A major contributing factor to Fitch’s revision in Rating Outlook is the sector’s improving reserve position along with the agency’s heightened comfort that company-specific projected reserve deficiencies have been incorporated into current ratings. Fitch believes that adverse reserve development over the next 18-24 months will be lower in magnitude than that experienced in 2003 and notes that 2003’s adverse development was significantly less than that experienced by the sector in 2002.

In addition, Fitch believes that such development will affect a more limited number of reinsurers, and given the sector’s recent strong capital formation, will be manageable from a capital perspective.

Fitch cites two primary reasons for the improvement in the reinsurance sector’s reserve profile.

First, is the improving, although still deficient, reserve position of the property/casualty sector in the U.S., which was a key factor behind Fitch’s recent decision to revise its rating outlook on the commercial lines sector to Stable from Negative. Historically, the U.S. has been a major source of much of the global reinsurance sector’s adverse development and Fitch’s projected industry-wide deficiency has declined moderately to a range of $44-62 billion, compared to a range of $46-77 billion a year ago.

Second, reinsurers and cedants re-underwrote large portions of their books of business in recent years, which when coupled with the significant rate increases implemented during the 2001-2003 hard market, results in comparatively little risk that reserves for the more recent accident years will develop adversely.

The revision in Fitch’s outlook also reflects its belief that market conditions will continue to support adequate profitability and returns on capital. Although premium rate increases in the sector have moderated from those prevalent in 2002 and 2003, Fitch believes that they are moderating from a technically adequate level that is able to produce an underwriting profit.

Market conditions have clearly evolved over the last 12 to 18 months. Starting in 2001 when the reinsurance sector emerged from the soft market, essentially all segments of the sector were able to implement rate increases and to tighten terms and conditions. Fitch views the current and near-term market as much more of a ‘risk selectors’ market, since the ability to maintain rate adequacy and hard fought terms and conditioning tightening, depends on the reinsurer’s specific characteristics and the class of business being written.

Fitch’s revised Outlook also reflects its expectation of a higher interest rate environment as global economic growth accelerates. Fitch believes that this environment will foster continued improvements in bond portfolio credit-quality and higher bond portfolio yields on new cash flows that from a rating perspective, will more than offset interest rate driven declines in bond values.

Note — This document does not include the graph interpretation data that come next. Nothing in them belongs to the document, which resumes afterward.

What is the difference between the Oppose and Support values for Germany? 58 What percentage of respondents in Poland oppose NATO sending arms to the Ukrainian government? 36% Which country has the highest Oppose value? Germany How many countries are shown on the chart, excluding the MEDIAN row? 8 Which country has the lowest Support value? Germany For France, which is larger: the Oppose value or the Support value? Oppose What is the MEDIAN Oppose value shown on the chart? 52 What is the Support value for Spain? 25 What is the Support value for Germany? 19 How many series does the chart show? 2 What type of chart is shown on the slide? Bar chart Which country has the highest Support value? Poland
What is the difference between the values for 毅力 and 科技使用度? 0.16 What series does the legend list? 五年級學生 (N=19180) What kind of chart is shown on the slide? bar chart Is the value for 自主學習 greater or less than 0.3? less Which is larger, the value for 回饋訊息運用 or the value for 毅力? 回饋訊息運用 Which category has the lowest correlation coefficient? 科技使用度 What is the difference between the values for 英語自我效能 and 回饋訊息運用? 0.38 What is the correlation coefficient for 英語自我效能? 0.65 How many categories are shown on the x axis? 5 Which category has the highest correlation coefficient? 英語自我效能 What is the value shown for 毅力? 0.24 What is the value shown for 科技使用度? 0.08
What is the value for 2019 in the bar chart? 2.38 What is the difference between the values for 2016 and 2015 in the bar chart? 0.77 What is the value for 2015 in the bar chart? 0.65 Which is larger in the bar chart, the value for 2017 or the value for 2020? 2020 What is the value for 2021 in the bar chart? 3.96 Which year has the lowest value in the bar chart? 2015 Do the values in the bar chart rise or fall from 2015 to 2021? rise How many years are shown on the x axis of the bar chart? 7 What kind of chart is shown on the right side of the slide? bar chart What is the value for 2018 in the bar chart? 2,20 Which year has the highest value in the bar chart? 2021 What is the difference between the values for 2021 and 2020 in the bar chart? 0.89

While Fitch believes that this return to a more ‘typical’ interest rate environment will ultimately pressure the sector’s premium rates and terms and conditions, it believes that this pressure is unlikely to materialize in the near-term.

Absent a large natural catastrophe, Fitch projects the sector’s 2004 combined ratio in a range of 95-98% as earnings will continue to benefit from strong premium rate increases implemented during the hard market of 2001-2003.

Fitch expects the sector’s combined ratio to bottom-out within the next 12 months as the earnings benefit from the hard market runs off and the impact of the more moderate rate environment takes effect.